Ha comprado un artículo por internet.
Hace poco alguien se interesó por sus pantalones: los había subido a la aplicación porque después de diez años ya no le gustaban.
El mismo día en que el banco le notificó la transferencia del importe, la prenda volvió a aparecer en su pantalla de «sugeridos», como si la compradora se hubiera arrepentido. Allí estaban, más caros y lo más desconcertante: con sus fotos.
Verse allí, ofreciéndose sus pantalones entre una larga lista de prendas que el algoritmo consideraba que podían gustarle le llenó de rabia.
Denunció y retiraron el anuncio. La operación fue rápida, era obvio que ella tenía razón.

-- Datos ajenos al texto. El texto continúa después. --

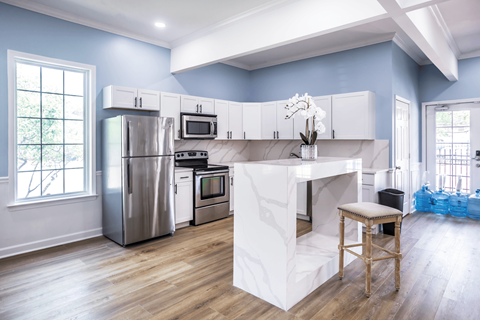 A kitchen with a white island and stainless steel appliances.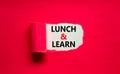 Lunch and learn symbol. Words `Lunch and learn` appearing behind torn purple paper. Beautiful purple background. Business,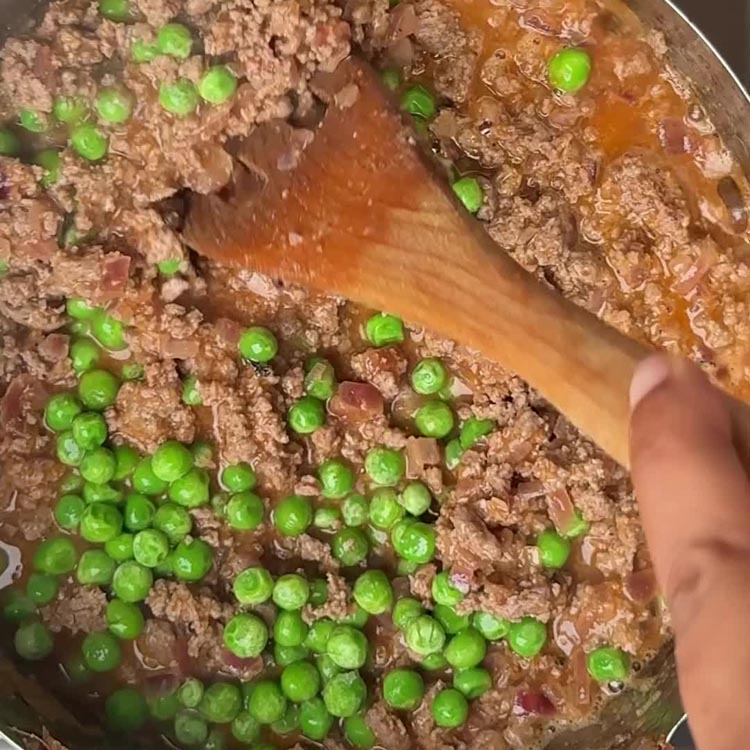 Cooked lamb mince with bright green peas and orange tomato paste in bubbling pan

Al día siguiente, la responsable le mandó un mensaje. Le pidió disculpas y explicó que, como no se le veía la cara, no pensó que pudiera molestarle, «a usted le quedan mejor que a mí» le dijo y el caso es que se sintió halagada. Tenía razón: la prenda le estilizaba, lucía con una buena caída y, para tener diez años, no se veía en tan mal estado como ella recordaba.
El anuncio volvió a publicarse y completó la compra.
Está deseando volver a ponerse sus pantalones, le quedan genial.